Disney CEO Bob Chapek, coming off a promotional blitz at the company’s D23 conference last weekend, reiterated many of those messages for a Wall Street audience but struck a more confident tone than ever before in outlining the future of Hulu.

Speaking at the Goldman Sachs Communacopia & Tech Conference, Chapek noted that while Hulu has been operated by Disney since 2019, a full streaming combo would need to wait due to Comcast’s financial stake. Under the terms of a deal reached by the companies when Disney acquired most of 21st Century Fox, Disney can buy out Comcast at the start of 2024. Chapek said he “would love to” execute the buyout sooner, but he indicated Comcast is not in a hurry. Recent estimates have estimated the valuation of the stake at $27.5 billion and that number is not likely to decline during an era when streaming assets continue to be prized.

“The thing that you worry about when you’re Disney is brand friction, with some of the content that we may have in general entertainment,” Chapek said. “I am amazed every day in this job how elastic the Disney brand is. I would tell you that we have had no blowback whatsoever in terms of including that general entertainment content on a Disney-branded streaming proposition” in territories outside of the U.S. “I’m not saying it would be received exactly like that in the U.S., but it gives us some reason to believe that we have more degrees of freedom than anybody would have ever suspected.”

A blending of the two services has been expected by many insiders and industry observers, and it would match the strategies afoot at Warner Bros Discovery, Paramount Global and other companies as the market matures. Yet lining up Hulu’s programming, which includes everything from dystopian drama A Handmaid’s Tale to topical comedy films like Plan B and Happiest Season as well as edgy F/X titles like American Horror Story, in the same app as Pixar and other kids fare has always represented a unique challenge. Chapek said he has become convinced that such an offering could be brought to market and “not be subject to organ rejection by the consumer.”

Continuing to reach broad scale remains a key objective for Disney. While in the aggregate it now has more streaming subscriptions than Netflix, many customers subscribe to multiple services. Additionally, Chapek said, there is incentive to minimize hassle created when a viewer wants to, say, toggle between the new season of Atlanta and a Star Wars series on Disney+. “There’s a little bit of consumer friction there,” the CEO said. “Long-term, we can avoid that, and 2024 is not that far away.”

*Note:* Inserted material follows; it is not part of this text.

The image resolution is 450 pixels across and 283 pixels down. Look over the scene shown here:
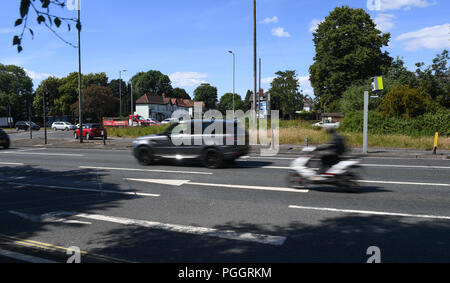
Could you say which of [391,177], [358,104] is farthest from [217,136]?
[358,104]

Even in the U.S., Disney has been realigning its programming with an eye toward stocking Disney+ with more titles not directly connected to its original five pillars of Marvel, Pixar, Lucasfilm, National Geographic and Disney. It shifted ABC mainstays like Dancing with the Stars and Black-ish to streaming, after seeing significant tune-in and new subscriptions for Peter Jackson’s Beatles docuseries Get Back last fall.

Pricing was another major topic during the 40-minute session. Asked about what kind of price increases may be possible down the line — even though the company is getting set to implement its second major hike later this year — Chapek said he wasn’t expecting a spike in churn. Therefore, he suggested, more increases could be on the way soon. “It’s what the market will bear, which is a direct reflection of price/value, and I think we’re way under-priced relative to the value that we provide,” he said. “We owe it to our shareholders to try to get that recognized.”

Data from the nearly 3-year run of Disney+ and the path of ESPN+, which launched in May 2018, will help inform decisions on pricing, Chapek said.

The price where Disney+ began — $6.99 in November 2019 — is “absurd” in retrospect, Chapek said, and makes comparisons seem drastic when the service tacks on additional dollars. The low initial price “helped us get to where we’re at, with those huge sub numbers,” he acknowledged. “It’s hard to believe we’ve only been at this three years.”